「你們別擔心。我這就到官府去把事情弄個明白。
無論如何,苑長也是辛辛苦苦將這裡建立起來的,怎麼可以說趕人就趕人。」他幫著月娘把夫人扶到座位上。「月娘,你就在這兒照顧苑長和夫人,我去去就回。」說完轉身就要走出門去。
「子京!」月娘卻喚住了他。
他回頭。「怎麼了?」
「我……」她這才發現自己不知該對他說些什麼。
若是叫他別去,也沒法子解決事情,或許真如他所說的,還是把事情弄清楚些比較好。

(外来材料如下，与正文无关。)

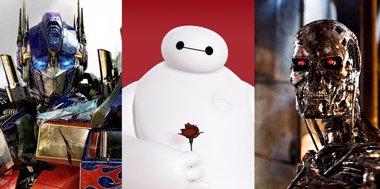 Foto: De Metrópolis a Big Hero 6: Los robots en el cine (MARVEL/PARAMOUNT)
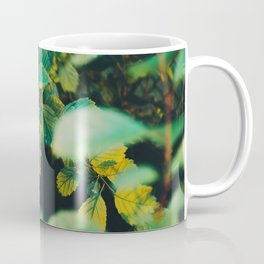 Hiding in the leaves Coffee Mug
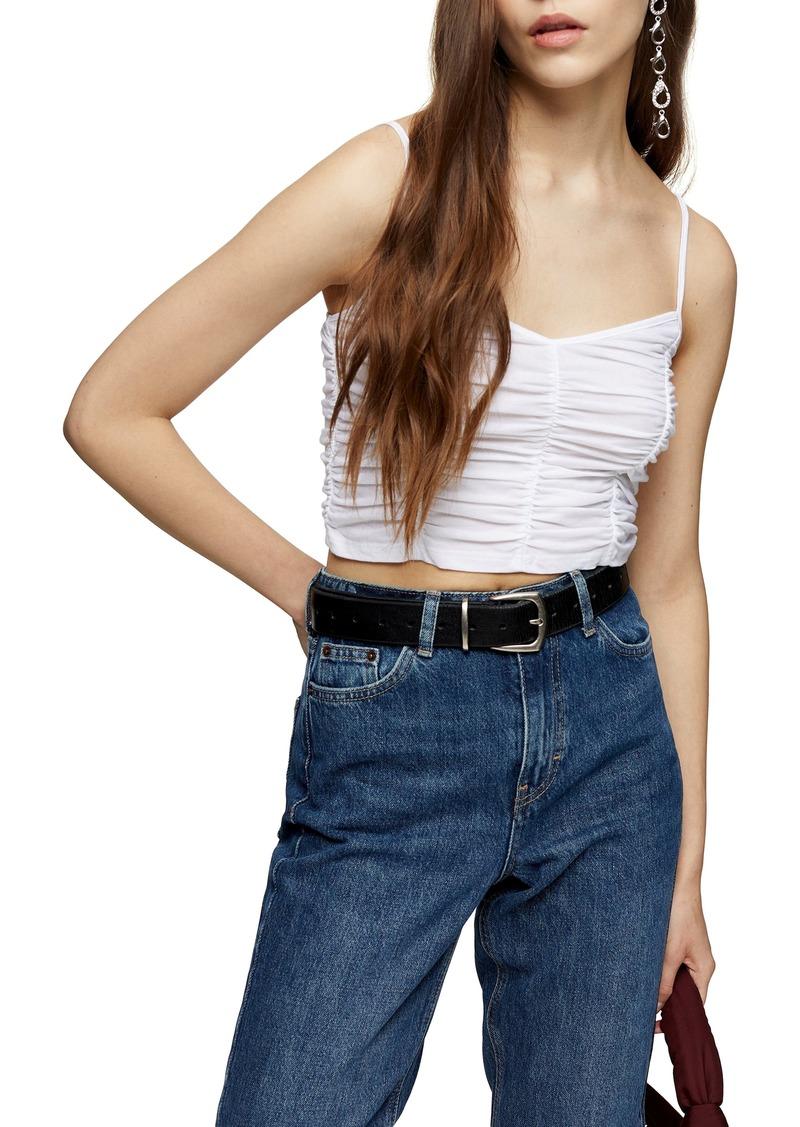 Women's Topshop Ruched Crop Camisole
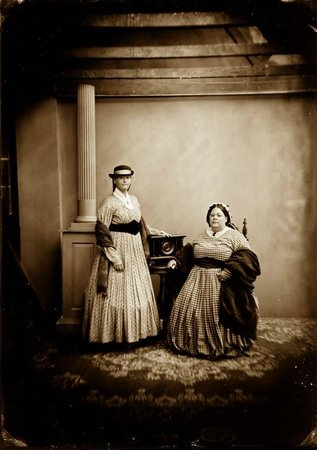 Gibson's Photographic Gallery: Tin Type from Mr. Gibson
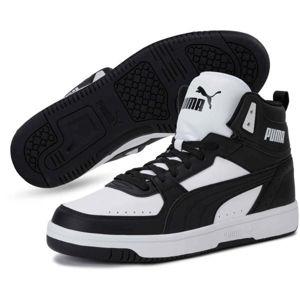 Puma REBOUND JOY bílá 8.5 - Pánská volnočasová obuv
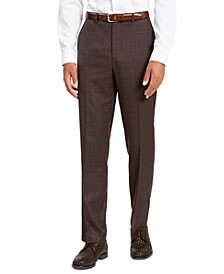 Men's Classic-Fit Stretch Brown Neat Suit Separate Pants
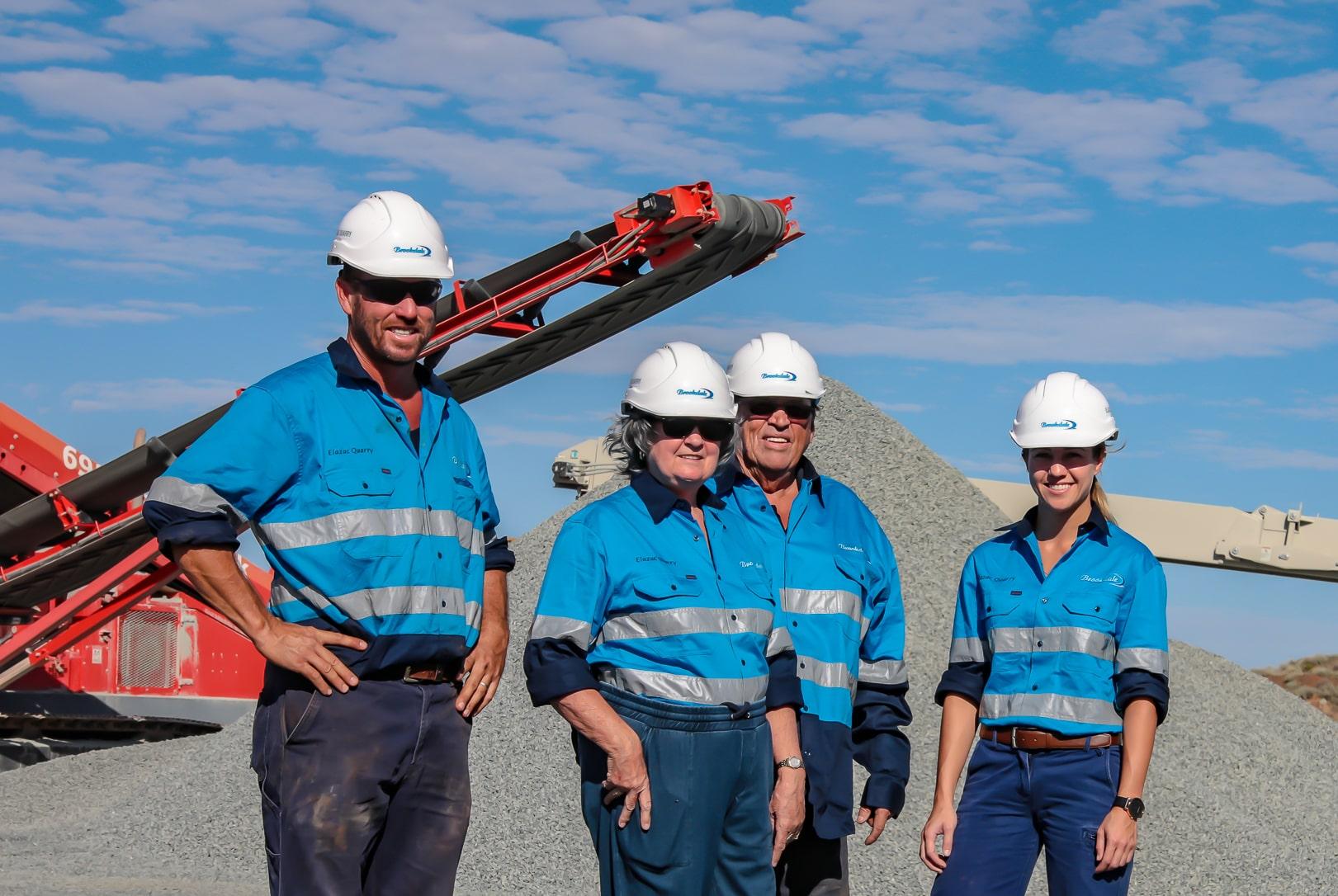 Quarry in Port Hedland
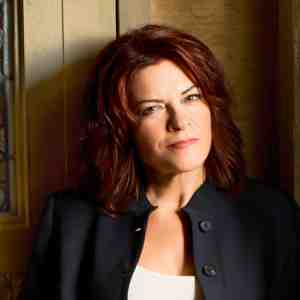 Rosanne Cash with Special Guest Mary Chapin Carpenter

「那……我跟你一塊兒去好了。」說不定她也能出上些力。
子京卻只是瞭然地笑笑,大踏步走到她身邊,一隻大手輕撫上她的頰,眼眸裡儘是愛憐。「別擔心,我很快就會回來的。」
望著他走出門的頎長身影。月娘果愣在原地,不自覺地按住被他撫過的火燙雙頰,心底一股熟悉的情愫競悄然而生。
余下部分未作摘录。